The fragile truce in the disputed Caucasus region looks increasingly at risk. EU foreign ministers meeting in Luxembourg have asked both sides to negotiate. Meanwhile, civilian protests spread across Europe.
Brussels (Brussels Morning) The ceasefire in the Caucasus is coming apart. The Armenian and Azeri foreign ministers had agreed to a humanitarian ceasefire in Moscow on Saturday. But repeated clashes since have made a mockery of the truce deal, with each side on Monday accusing the other of repeated violations. The European Union urged Armenia and Azerbaijan to abide strictly by the ceasefire agreement and called on all actors, including external parties, to refrain from any action that may lead to further casualties. “In this respect, we note with extreme concern the reports of continued military activities, including against civilian targets, as well as civilian casualties, and urge the sides to ensure full respect of the agreement on the ground,” EU High Representative, Josep Borrell said in Brussels on Monday.
EU Foreign Ministers’ meeting in Luxembourg
On Monday in Luxembourg, EU foreign ministers discussed the diplomatic efforts by the OSCE Minsk Group to stop the hostilities in Nagorno-Karabakh. Afterwards, Borrell stated: “We discussed how to provide tangible support to the ceasefire and we stressed the importance that the ceasefire be respected. The EU ministers also stressed that all regional actors should contribute to stopping the armed confrontation and contribute to peace.”
The EU called upon the sides to commit to real negotiations without delay under the auspices of the OSCE Minsk Group Co-Chairs, “without preconditions and on the basis of the agreed upon principles”. The aim is to push Yerevan and Baku towards a negotiated political solution to the conflict.

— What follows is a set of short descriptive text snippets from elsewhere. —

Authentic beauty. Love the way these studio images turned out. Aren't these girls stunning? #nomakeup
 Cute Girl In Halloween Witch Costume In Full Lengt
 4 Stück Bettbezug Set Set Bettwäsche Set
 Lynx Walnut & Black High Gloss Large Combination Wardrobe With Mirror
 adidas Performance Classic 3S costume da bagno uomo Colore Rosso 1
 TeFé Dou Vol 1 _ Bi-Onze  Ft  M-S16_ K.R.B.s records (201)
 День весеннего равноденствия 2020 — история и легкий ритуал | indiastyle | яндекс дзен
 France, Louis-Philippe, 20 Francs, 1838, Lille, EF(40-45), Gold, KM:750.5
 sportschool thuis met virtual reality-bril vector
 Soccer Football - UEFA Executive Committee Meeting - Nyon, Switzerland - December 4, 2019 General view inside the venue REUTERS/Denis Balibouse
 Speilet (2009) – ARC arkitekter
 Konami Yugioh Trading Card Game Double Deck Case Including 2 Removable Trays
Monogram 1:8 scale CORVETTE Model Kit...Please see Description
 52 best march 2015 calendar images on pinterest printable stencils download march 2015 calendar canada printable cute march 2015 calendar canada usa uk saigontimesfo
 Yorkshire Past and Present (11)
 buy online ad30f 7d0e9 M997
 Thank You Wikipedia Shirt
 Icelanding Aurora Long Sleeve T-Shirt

A larger conflict involving Turkey and Russia
The foreign ministers’ request follows similar appeals by the US and Russia to respect the truce. For the past two weeks, Armenia and Azerbaijan have been engaged in bitter clashes over Nagorno-Karabakh, a breakaway region controlled by Armenians since the 1990s war, the independence of which is not recognised by any state. The Nagorno-Karabakh clashes have the potential to turn into a larger and international conflict — involving notably Russia and NATO member Turkey, two countries that already support opposing sides in Syria and Libya. The fighting, the worst since the 1994 ceasefire, has sparked fears of a regional conflict, with Turkey backing Azerbaijan, Armenia seeking to pull ex-Soviet ally Russia in on its side, and Iran looking on warily. Since the conflict around the region reignited, an estimated 450 people have died, including over 50 civilians.
The Franco-German axis
Despite repeated diplomatic pleas from all over the world, Turkey has offered Azerbaijan its unconditional support to continue the offensive. Several analysts have said that Baku currently appears to have the upper hand in the conflict. “The new aspect is that there is military involvement by Turkey which risks an internationalisation of the conflict”, French minister Jean-Yves Le Drian told the French Parliament earlier this month.
German Chancellor Angela Merkel, representing the EU’s rotating presidency, has spoken with Armenian Prime Minister Nikol Paschinvan, urging the parties to fully implement the humanitarian ceasefire. The view is that the military action must stop immediately, and substantial negotiations should be carried out with the help of the Minsk Group.
Civil demonstrations in Europe
Armenian and non-Armenian committees and associations prompted a sit-in this afternoon in front of the Italian Parliament to ask the institutions to “promote every possible action to restore peace in the South Caucasus and preserve the right to life, freedom and rights of the populations involved in the war”, the Armenian Community and Associations of Italy announced. They demanded that the Italian authorities condemn military intervention by third parties in the conflict and, in a reference to the Armenian genocide of 105 years ago, urged them not to abandon the Armenian people.
Italy has a significant national interest in the region, specifically the Caspian Sea and related pipelines.
In Europe, Azerbaijani intellectuals and members of civil society have appealed to NATO, the EU and the UN to ask for an immediate withdrawal of the Armenian armed forces from the territory of Azerbaijan. Last week, when the European Parliament debated the hostilities over Nagorno-Karabakh, some 2,000 protesters, many waving Armenian flags, gathered in the vicinity of the EU headquarters in Brussels. The local police used water cannons to break up the demonstrations.